原文抜粋:
髙岸 今回、NHKの番組「ブラタモリ」で東京大学のキャンパスが取り上げられることになりました。2回の放送のうち、1回目の「加賀百万石と東大」では、近世遺跡や大名藩邸、近世陶磁史、歴史考古学を専門にされている堀内秀樹さんが出演されました。2回目の「東京大学の宝」では、古いものごとになんでも関心があるという、文化資源学の松田陽さんが案内人を務めています。本日は、お二人に加えて、埋蔵文化財調査室室長で古代ギリシア・ローマの美術史が専門の芳賀京子さん、そしてキャンパス計画室を長らく兼任されている日本近代史の鈴木淳さんに参加いただきました。私は文学部の広報委員長を務めております髙岸輝です。専門は日本美術史で、最近、大名家の美術コレクションにも関心をもっています。

提供データ:
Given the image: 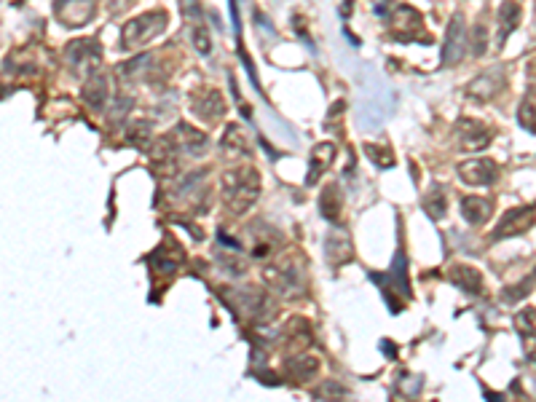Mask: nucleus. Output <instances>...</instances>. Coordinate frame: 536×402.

--

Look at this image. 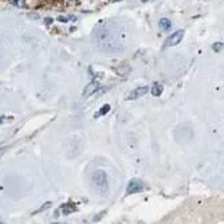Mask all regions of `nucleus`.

取り組む課題:
**a.** 原文抜粋のうち、「髙岸 今回、NHKの番組「ブ」から始まり「ョンにも関心をもっています。」で終わる部分を、一字も変えずに書き写してください。
**b.** 原文抜粋に名前が出てくる人物を、フルネームですべて挙げてください。
**c.** 次の(i)〜(iii)が原文抜粋の内容と合っているかどうかを、それぞれ「はい」か「いいえ」で答えてください。判断の決め手となる原文の語句をそのまま引用して添えてください。
(i) 東京大学のキャンパスを取り上げる番組は2回放送される。
(ii) 芳賀京子さんは埋蔵文化財調査室の室長である。
(iii) 髙岸輝さんの専門は日本近代史である。

解答:
**a.**
髙岸 今回、NHKの番組「ブラタモリ」で東京大学のキャンパスが取り上げられることになりました。2回の放送のうち、1回目の「加賀百万石と東大」では、近世遺跡や大名藩邸、近世陶磁史、歴史考古学を専門にされている堀内秀樹さんが出演されました。2回目の「東京大学の宝」では、古いものごとになんでも関心があるという、文化資源学の松田陽さんが案内人を務めています。本日は、お二人に加えて、埋蔵文化財調査室室長で古代ギリシア・ローマの美術史が専門の芳賀京子さん、そしてキャンパス計画室を長らく兼任されている日本近代史の鈴木淳さんに参加いただきました。私は文学部の広報委員長を務めております髙岸輝です。専門は日本美術史で、最近、大名家の美術コレクションにも関心をもっています。

**b.** 堀内秀樹、松田陽、芳賀京子、鈴木淳、髙岸輝

**c.**
(i) はい。「2回の放送のうち」
(ii) はい。「埋蔵文化財調査室室長で古代ギリシア・ローマの美術史が専門の芳賀京子さん」
(iii) いいえ。「専門は日本美術史で」